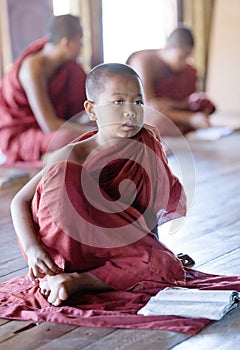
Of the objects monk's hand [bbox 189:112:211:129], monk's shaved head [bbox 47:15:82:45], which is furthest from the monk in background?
monk's hand [bbox 189:112:211:129]

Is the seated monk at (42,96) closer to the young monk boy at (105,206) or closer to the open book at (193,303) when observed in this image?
the young monk boy at (105,206)

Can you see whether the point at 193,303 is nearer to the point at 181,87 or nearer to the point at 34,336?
the point at 34,336


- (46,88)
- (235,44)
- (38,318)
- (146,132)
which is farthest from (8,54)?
(38,318)

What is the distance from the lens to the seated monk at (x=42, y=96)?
12.8ft

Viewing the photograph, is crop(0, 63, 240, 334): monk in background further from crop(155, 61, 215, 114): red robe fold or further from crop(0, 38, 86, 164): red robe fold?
crop(155, 61, 215, 114): red robe fold

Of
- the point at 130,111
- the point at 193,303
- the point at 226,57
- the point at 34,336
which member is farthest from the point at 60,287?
the point at 226,57

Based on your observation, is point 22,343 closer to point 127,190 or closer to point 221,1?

□ □ □

● **Task statement**
The records above should be reproduced exactly, with no pictures included.

● **Response to this exercise**
Of the objects monk's hand [bbox 189:112:211:129], monk's shaved head [bbox 47:15:82:45], which is furthest from the monk in background?
monk's hand [bbox 189:112:211:129]

Is the seated monk at (42,96) closer to the young monk boy at (105,206) or closer to the open book at (193,303) when observed in this image?
the young monk boy at (105,206)

Can you see whether the point at 193,303 is nearer to the point at 181,87 or nearer to the point at 34,336?
the point at 34,336


- (46,88)
- (235,44)
- (38,318)
- (146,132)
which is farthest from (8,54)?
(38,318)

What is the distance from the lens to the seated monk at (x=42, y=96)?
12.8ft

Viewing the photograph, is crop(0, 63, 240, 334): monk in background further from crop(155, 61, 215, 114): red robe fold or further from crop(0, 38, 86, 164): red robe fold?
crop(155, 61, 215, 114): red robe fold

Of
- the point at 130,111
- the point at 193,303
- the point at 226,57
- the point at 34,336
which member is farthest from the point at 60,287?
the point at 226,57

Based on your observation, is point 22,343 closer to point 127,190 or closer to point 221,1?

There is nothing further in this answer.